### Instructions for the task:
In the article below on players who opted out of the 2020 season, what reservation does Pro Football Talk report that at least one NFL owner with a top 10 pick has expressed?

** Document excerpt follows **

One of the many unusual ramifications of the COVID-19 pandemic that so defined the lives of virtually everybody last year is the fact that it left so many people in so many different fields with choices to make about the risk and reward of continuing their path or putting it on hold.
Every major sports league in the United States offered players in some form or fashion the ability to opt out of the 2020 season without penalty. Some NCAA players also made the decision to skip the season, including some top-rated players who have declared for the 2021 NFL Draft.
According to Pro Football Talk, at least one owner of an NFL team that holds a Top 10 pick in this month’s draft has expressed some reservations over committing draft resources to a player who made the decision to opt out of the season a year ago.
As it stands, the teams drafting in the top 10 are the Jacksonville Jaguars, New York Jets, San Francisco 49ers, Atlanta Falcons, Cincinnati Bengals, Miami Doolphins, Detroit Lions, Carolina Panthers, Denver Broncos, and Dallas Cowboys.

** End of Document excerpt **
** Listed entries follows **

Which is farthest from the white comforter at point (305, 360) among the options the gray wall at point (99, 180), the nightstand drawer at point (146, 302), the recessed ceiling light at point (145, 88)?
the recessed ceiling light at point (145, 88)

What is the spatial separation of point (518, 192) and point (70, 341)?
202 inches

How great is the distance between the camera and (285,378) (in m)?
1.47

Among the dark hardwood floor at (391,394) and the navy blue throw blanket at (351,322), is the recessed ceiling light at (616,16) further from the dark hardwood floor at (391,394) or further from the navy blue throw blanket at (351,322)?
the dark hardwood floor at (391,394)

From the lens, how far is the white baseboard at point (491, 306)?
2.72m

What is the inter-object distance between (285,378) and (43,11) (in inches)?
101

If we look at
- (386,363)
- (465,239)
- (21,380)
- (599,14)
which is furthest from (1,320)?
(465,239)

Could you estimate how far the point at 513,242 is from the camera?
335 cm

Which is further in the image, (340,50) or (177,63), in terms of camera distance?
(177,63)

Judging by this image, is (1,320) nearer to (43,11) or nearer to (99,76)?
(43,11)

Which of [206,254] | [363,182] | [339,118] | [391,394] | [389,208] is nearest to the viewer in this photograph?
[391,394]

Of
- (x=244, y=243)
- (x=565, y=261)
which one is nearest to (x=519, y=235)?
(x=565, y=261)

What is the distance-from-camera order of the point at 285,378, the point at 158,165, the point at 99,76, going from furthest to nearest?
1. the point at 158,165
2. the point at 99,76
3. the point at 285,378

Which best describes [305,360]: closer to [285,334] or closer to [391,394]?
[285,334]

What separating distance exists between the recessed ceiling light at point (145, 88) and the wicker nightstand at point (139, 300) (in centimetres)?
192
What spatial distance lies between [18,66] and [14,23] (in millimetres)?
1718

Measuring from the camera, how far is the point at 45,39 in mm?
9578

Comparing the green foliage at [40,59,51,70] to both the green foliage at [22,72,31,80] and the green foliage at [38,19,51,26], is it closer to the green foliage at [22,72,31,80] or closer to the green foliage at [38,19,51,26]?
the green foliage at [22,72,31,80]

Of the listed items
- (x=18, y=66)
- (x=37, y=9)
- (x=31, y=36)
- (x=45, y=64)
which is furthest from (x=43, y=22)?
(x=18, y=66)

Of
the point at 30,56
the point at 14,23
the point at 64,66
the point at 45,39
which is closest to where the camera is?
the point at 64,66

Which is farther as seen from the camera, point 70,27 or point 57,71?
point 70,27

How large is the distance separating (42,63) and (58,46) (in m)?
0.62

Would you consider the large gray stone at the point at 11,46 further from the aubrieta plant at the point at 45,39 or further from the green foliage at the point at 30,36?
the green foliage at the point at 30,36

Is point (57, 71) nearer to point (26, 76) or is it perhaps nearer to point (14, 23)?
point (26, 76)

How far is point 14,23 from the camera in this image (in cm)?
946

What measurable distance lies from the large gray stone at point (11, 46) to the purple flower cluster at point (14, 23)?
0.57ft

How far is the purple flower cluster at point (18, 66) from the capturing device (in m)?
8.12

** End of Listed entries **

### Written response:
The owner is hesitant to commit draft resources to a player who opted out of the season a year ago.